Other examples of how Yom Kippur can be seen as a “dry run of the day of death,” as Levy put it, are the customs of wearing white (like the traditional shroud that is wrapped around the deceased) and the confessionals recited on Yom Kippur, which have many similarities to the traditional confessional a Jew recites when death appears imminent.

“That’s one interpretation — that we’re supposed to get as close to the scene of our own death as possible, and survive it,” Levy said.

And because Judaism teaches that the soul outlives the body’s death, Yom Kippur, with the body’s desires ignored, becomes a soul-centric holiday. “The idea of refraining from eating and drinking is that one day of the year we focus only on our souls,” Adlerstein said, “Imagining, as it were, that we’re transcending the physical and living a spiritual existence.”

Most fasts in the Jewish calendar, and throughout Jewish history, as UCLA history professor David Myers pointed out, are connected either to mourning for a past tragedy or as a form of prayer to avert an impending tragedy (such as the many pogroms in Eastern Europe leading up to and including the Holocaust). Tisha b’Av is a fast of mourning, as is the Fast of Gedaliah. And the Fast of Esther is a commemoration of the Jews of Shushan’s fast, which was intended to help avert Haman’s planned genocide.
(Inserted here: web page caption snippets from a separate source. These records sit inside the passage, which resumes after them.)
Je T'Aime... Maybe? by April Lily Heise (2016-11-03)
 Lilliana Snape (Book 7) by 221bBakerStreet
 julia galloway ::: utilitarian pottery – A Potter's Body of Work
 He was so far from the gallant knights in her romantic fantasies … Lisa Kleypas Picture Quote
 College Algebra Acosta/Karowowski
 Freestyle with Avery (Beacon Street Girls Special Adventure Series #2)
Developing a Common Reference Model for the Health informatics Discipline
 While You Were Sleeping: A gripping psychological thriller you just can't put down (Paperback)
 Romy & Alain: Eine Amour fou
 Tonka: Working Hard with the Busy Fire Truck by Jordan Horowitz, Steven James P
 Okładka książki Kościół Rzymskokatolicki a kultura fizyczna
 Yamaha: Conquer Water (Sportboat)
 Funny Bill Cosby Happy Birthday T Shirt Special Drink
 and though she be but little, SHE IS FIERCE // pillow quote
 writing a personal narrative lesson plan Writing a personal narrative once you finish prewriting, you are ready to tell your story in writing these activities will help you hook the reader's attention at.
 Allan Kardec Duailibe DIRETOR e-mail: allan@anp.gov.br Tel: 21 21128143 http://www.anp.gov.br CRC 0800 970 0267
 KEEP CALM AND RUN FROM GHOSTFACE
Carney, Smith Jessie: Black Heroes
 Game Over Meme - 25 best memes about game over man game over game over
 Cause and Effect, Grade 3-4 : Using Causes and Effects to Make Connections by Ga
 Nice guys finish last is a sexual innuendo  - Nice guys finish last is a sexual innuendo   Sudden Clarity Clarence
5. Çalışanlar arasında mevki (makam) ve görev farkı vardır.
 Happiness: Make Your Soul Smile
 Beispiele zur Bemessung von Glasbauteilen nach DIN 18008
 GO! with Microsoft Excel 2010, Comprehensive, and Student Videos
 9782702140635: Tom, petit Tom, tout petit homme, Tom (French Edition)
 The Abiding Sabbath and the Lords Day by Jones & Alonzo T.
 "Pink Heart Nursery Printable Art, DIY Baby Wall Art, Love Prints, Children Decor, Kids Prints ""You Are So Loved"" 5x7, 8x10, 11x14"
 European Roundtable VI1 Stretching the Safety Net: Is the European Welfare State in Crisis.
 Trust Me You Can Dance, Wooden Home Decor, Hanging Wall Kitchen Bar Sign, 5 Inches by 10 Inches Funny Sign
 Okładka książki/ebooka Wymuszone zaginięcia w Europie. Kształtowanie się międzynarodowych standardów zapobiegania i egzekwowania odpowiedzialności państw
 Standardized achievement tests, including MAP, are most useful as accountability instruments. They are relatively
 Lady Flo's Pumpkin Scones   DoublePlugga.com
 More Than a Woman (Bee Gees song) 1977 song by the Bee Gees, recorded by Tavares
“It’s one of those rare instances in which we can speak of klal Yisra’el [the whole of Israel],” Myers said of the near-ubiquity of Jewish observance of fasting on Yom Kippur. “It isn’t universal, but it is a religious ritual, and a very serious religious ritual, marked by a large number of Jews the world over, regardless of their minhag [custom], regardless of their ethnic origins.”

“It’s not about mourning, which is what the other fasts are about. It’s not about sadness. It’s about a focus on spirituality,” said Rabbi Eli Rivkin, co-director of the Chabad of Northridge. Drawing on Chasidic teachings, Rivkin said that just as in messianic times, when eating and drinking will no longer be needed because the physical world will have been elevated (in that context, today’s laws of kashrut and blessings over food are related to sanctifying the physical), the negation of the physical on Yom Kippur “is a taste of that.”

For us physical beings, though, even a taste of those redemptive times doesn’t change the fact that, well, we’re really hungry, thirsty and tired as the day wanes, which can also distract from the heavy task of introspection and self-awareness that Yom Kippur demands.

 “Of course it’s a distraction, but the challenge is to focus,” Adlerstein said. “You don’t throw in the towel from distractions in life. You learn to focus. We sit at our desks, at our jobs, and there’s plenty to distract, but we learn that we have to concentrate and we have to focus.” 

If the previous year’s shortfalls and sins served to “create a distance between yourself and your Creator,” Adlerstein said, Yom Kippur is about bridging that spiritual divide. “You learn to look away as much as you can from the hunger and refocus on the value of the day,” he said. “You get as much out of Yom Kippur spiritually as you put into it. It would be a terrible shame for people to go only through the motions of the fasting and to miss what the fasting’s all about.”